The governor’s move was a disappointment to advocates for more sweeping ethics reform.
“I think that’s a missed opportunity,” said Sen. J. Chapman “Chap” Petersen (D-Fairfax).
Petersen had written to McAuliffe after the legislation passed the General Assembly, urging him to amend it so that “intangible gifts,” such as free trips and meals, would not be exempt from gift limits. Petersen also asked the governor to give more teeth to a conflict of interest and ethics advisory council created by the bill, providing it with subpoena power. He also wanted to give the council authority to forbid free trips with no educational purpose.
Republicans and Democrats vowed to reform the state’s unusually lax ethics law this year after an ethics scandal consumed McDonnell’s final year in office. The McDonnells accepted more than $165,000 in luxury gifts and loans from a Virginia businessman whose nutritional supplement they helped promote.
McDonnell (R) apologized for embarrassing the state and repaid the gifts and loans, but he has said that he did not provide state favors to Star Scientific chief executive Jonnie R. Williams Sr.
Shortly after McDonnell left office in January, he and his wife were indicted on federal corruption charges. They have pleaded not guilty.
Under current law, Virginia office holders may accept gifts of any size as long as they disclose any worth more than $50. Gifts to immediate family members need not be disclosed. That loophole gained attention during the McDonnell scandal because some of Williams’s gifts were to McDonnell’s family members rather than to the governor himself.
The General Assembly tightened those rules somewhat with the legislation that McAuliffe amended Monday. Lawmakers limited the value of gifts any individual may give to an office holder to $250 a year. They also closed the loophole that allowed gifts to family members to go unreported.

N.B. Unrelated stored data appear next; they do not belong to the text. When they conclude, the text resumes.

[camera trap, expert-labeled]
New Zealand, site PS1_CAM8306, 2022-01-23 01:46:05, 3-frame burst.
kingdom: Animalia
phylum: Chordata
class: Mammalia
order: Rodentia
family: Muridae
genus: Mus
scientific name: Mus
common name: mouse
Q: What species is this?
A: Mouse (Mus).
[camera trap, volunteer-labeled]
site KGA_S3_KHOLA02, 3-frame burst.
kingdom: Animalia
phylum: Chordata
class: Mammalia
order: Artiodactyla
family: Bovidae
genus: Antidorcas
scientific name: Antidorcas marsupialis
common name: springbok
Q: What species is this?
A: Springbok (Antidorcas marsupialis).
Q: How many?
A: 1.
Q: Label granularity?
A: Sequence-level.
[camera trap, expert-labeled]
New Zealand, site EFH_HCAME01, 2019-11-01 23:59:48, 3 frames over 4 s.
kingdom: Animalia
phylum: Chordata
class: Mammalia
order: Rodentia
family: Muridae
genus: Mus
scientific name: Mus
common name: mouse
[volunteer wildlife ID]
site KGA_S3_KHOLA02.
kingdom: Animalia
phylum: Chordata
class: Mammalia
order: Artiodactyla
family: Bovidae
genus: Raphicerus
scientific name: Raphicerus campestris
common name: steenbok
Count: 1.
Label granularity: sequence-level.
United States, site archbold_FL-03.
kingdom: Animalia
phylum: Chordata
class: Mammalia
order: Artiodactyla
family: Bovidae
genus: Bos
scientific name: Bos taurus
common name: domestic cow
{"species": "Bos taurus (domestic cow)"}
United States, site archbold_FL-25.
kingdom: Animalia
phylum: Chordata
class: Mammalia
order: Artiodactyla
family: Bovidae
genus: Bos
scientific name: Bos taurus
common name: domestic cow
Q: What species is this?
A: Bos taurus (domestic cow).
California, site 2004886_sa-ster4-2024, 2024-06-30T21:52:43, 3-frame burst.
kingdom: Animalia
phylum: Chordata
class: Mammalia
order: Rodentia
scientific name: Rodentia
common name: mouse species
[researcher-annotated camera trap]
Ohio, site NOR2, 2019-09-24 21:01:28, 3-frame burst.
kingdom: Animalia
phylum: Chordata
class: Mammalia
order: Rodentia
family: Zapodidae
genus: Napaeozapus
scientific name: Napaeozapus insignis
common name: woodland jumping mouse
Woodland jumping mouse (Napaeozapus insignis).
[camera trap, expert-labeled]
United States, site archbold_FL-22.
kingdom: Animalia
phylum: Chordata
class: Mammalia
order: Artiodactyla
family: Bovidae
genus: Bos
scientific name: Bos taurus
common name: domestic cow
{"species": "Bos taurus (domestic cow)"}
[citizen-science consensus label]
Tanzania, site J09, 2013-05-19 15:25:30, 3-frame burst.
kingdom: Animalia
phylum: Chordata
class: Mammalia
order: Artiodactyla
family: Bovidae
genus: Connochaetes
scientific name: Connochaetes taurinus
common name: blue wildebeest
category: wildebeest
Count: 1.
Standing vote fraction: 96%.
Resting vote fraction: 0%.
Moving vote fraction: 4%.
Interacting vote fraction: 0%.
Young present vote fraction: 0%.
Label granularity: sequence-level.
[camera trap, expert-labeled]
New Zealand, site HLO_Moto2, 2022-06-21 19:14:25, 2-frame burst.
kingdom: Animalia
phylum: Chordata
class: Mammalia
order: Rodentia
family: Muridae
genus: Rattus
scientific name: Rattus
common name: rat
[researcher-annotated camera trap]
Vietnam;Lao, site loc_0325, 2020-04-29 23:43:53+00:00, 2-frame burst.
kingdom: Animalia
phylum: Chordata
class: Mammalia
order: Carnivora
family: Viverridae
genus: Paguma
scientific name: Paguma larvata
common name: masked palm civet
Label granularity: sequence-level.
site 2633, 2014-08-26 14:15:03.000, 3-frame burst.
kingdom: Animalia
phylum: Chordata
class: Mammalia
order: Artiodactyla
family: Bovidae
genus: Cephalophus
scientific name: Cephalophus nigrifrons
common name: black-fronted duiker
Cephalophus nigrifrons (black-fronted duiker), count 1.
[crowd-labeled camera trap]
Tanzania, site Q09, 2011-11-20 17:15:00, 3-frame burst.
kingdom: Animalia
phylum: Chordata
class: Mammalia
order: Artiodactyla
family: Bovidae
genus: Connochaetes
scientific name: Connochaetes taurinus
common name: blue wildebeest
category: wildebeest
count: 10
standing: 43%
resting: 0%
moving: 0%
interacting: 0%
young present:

But the legislature failed to put limits on intangible gifts, including meals, transportation and trips, including one last year to the Masters golf tournament in Augusta, Ga. Legislators also opted against strengthening stock-reporting requirements in a way that would have blocked the kind of financial maneuvering that federal prosecutors allege Maureen McDonnell undertook to evade disclosure requirements. McAuliffe also chose not to strengthen those provisions.